<div class="alert alert-block alert-info">

# **LoadComicData.ipynb**
***
### **This script loads comic book images for neural network training. The images are made in a pair of one colored, and one grayscaled.**


In [None]:
import os
import glob
import cv2
import numpy as np
import matplotlib.pyplot as plt
from tqdm import tqdm

### Loads API-key

In [None]:
os.environ['KAGGLE_CONFIG_DIR'] = 'API Key here\kaggle.json'

### Download the dataset - **Warning it's 2 GB**

In [None]:
print("Downloading dataset from Kaggle...")
!kaggle datasets download -d cenkbircanoglu/comic-books-classification -p comic_dataset --unzip

### Process images into grayscale and colored pairs and splitting some proportion of the data into training data and test data. 

In [None]:
from sklearn.model_selection import train_test_split

input_images = []
output_images = []

image_paths = glob.glob('comic_dataset/**/*.jpg', recursive=True)
print(f"Found {len(image_paths)} images.")

for path in tqdm(image_paths[:2000]):  # Ajustiable limit of how many image the model loads
    color_img = cv2.imread(path)
    if color_img is None:
        continue
    color_img = cv2.resize(color_img, (256, 256))
    gray_img = cv2.cvtColor(color_img, cv2.COLOR_BGR2GRAY)
    gray_img = np.expand_dims(gray_img, axis=-1)

    color_img = color_img / 255.0
    gray_img = gray_img / 255.0

    input_images.append(gray_img)
    output_images.append(color_img)

    X = np.array(input_images)
    Y = np.array(output_images)


    print(f"Input shape: {X.shape}, Output shape: {Y.shape}")

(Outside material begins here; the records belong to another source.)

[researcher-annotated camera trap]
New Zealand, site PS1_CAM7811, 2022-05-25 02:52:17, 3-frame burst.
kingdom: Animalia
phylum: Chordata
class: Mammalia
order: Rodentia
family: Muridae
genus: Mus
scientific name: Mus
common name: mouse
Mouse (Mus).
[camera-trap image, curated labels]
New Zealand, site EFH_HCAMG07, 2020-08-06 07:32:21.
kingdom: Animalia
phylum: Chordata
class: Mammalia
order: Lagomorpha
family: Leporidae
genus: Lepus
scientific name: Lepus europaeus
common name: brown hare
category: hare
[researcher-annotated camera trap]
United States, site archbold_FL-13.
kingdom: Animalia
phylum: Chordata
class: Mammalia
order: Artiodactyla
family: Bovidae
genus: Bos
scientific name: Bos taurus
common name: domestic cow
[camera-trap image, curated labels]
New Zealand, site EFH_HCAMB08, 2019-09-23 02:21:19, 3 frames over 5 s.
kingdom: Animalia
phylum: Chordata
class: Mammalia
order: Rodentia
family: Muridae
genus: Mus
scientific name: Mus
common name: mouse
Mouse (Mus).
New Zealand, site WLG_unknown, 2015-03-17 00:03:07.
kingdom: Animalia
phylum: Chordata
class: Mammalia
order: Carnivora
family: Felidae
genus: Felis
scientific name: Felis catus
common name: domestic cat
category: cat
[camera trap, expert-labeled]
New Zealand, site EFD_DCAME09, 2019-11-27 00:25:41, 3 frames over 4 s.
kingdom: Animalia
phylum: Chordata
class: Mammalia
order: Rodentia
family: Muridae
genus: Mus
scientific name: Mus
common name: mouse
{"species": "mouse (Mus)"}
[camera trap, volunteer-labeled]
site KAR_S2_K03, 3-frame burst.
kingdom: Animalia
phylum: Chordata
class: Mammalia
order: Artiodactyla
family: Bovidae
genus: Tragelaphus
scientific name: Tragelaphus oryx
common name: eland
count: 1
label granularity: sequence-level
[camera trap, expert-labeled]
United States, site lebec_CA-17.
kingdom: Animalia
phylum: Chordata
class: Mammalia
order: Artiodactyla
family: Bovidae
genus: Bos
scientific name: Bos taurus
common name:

# Split to avoid testing on same data the model is trained on. 20% (0.2) goes to testing  
X_train, X_test, y_train, y_test = train_test_split(
    input_images, output_images, test_size=0.2, random_state=42)

### Save processed data

In [None]:
# Saves files
np.save("prepared_data/comic_input_grayscale_train.npy", X_train)
np.save("prepared_data/comic_output_color_train.npy", y_train)
np.save("prepared_data/comic_input_grayscale_test.npy", X_test)
np.save("prepared_data/comic_output_color_test.npy", y_test)
print("Data saved to prepared_data/")

### Display processed data to confirm stuff is working.

In [None]:
num_samples = 10
plt.figure(figsize=(12, 4))
for i in range(num_samples):
    plt.subplot(2, num_samples, i+1)
    plt.imshow(X[i].squeeze(), cmap='gray')
    plt.title("Grayscale")
    plt.axis('off')

    plt.subplot(2, num_samples, i+1+num_samples)
    plt.imshow(Y[i])
    plt.title("Color")
    plt.axis('off')
plt.tight_layout()
plt.show()